▶ [Prompt] Your task is to retype all of the records below with complete accuracy.

-*-

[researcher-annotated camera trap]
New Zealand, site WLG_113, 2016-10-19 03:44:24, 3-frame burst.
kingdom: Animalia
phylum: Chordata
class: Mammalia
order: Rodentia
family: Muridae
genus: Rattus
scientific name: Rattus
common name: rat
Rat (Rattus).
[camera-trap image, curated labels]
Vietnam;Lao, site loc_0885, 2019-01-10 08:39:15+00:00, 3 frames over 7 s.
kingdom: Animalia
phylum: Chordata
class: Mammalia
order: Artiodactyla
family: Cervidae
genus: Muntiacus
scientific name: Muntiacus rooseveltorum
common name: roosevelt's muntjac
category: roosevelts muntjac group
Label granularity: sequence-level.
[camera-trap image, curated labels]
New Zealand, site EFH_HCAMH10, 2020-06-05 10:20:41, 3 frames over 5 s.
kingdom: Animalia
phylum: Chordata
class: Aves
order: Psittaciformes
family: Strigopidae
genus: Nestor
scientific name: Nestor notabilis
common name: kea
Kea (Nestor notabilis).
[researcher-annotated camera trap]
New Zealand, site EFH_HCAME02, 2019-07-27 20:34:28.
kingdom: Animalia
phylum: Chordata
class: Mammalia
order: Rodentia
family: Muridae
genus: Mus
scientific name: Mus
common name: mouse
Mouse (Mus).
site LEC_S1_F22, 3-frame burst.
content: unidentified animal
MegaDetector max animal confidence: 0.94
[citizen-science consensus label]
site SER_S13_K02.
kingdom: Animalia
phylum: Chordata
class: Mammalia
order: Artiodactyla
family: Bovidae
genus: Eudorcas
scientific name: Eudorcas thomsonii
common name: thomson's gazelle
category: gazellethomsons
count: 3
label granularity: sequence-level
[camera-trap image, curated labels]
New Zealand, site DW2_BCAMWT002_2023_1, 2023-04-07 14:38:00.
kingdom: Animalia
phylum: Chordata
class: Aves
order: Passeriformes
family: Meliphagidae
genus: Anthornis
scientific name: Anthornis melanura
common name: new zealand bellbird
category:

-*-

▶ [Problem solution]
[researcher-annotated camera trap]
New Zealand, site WLG_113, 2016-10-19 03:44:24, 3-frame burst.
kingdom: Animalia
phylum: Chordata
class: Mammalia
order: Rodentia
family: Muridae
genus: Rattus
scientific name: Rattus
common name: rat
Rat (Rattus).
[camera-trap image, curated labels]
Vietnam;Lao, site loc_0885, 2019-01-10 08:39:15+00:00, 3 frames over 7 s.
kingdom: Animalia
phylum: Chordata
class: Mammalia
order: Artiodactyla
family: Cervidae
genus: Muntiacus
scientific name: Muntiacus rooseveltorum
common name: roosevelt's muntjac
category: roosevelts muntjac group
Label granularity: sequence-level.
[camera-trap image, curated labels]
New Zealand, site EFH_HCAMH10, 2020-06-05 10:20:41, 3 frames over 5 s.
kingdom: Animalia
phylum: Chordata
class: Aves
order: Psittaciformes
family: Strigopidae
genus: Nestor
scientific name: Nestor notabilis
common name: kea
Kea (Nestor notabilis).
[researcher-annotated camera trap]
New Zealand, site EFH_HCAME02, 2019-07-27 20:34:28.
kingdom: Animalia
phylum: Chordata
class: Mammalia
order: Rodentia
family: Muridae
genus: Mus
scientific name: Mus
common name: mouse
Mouse (Mus).
site LEC_S1_F22, 3-frame burst.
content: unidentified animal
MegaDetector max animal confidence: 0.94
[citizen-science consensus label]
site SER_S13_K02.
kingdom: Animalia
phylum: Chordata
class: Mammalia
order: Artiodactyla
family: Bovidae
genus: Eudorcas
scientific name: Eudorcas thomsonii
common name: thomson's gazelle
category: gazellethomsons
count: 3
label granularity: sequence-level
[camera-trap image, curated labels]
New Zealand, site DW2_BCAMWT002_2023_1, 2023-04-07 14:38:00.
kingdom: Animalia
phylum: Chordata
class: Aves
order: Passeriformes
family: Meliphagidae
genus: Anthornis
scientific name: Anthornis melanura
common name: new zealand bellbird
category:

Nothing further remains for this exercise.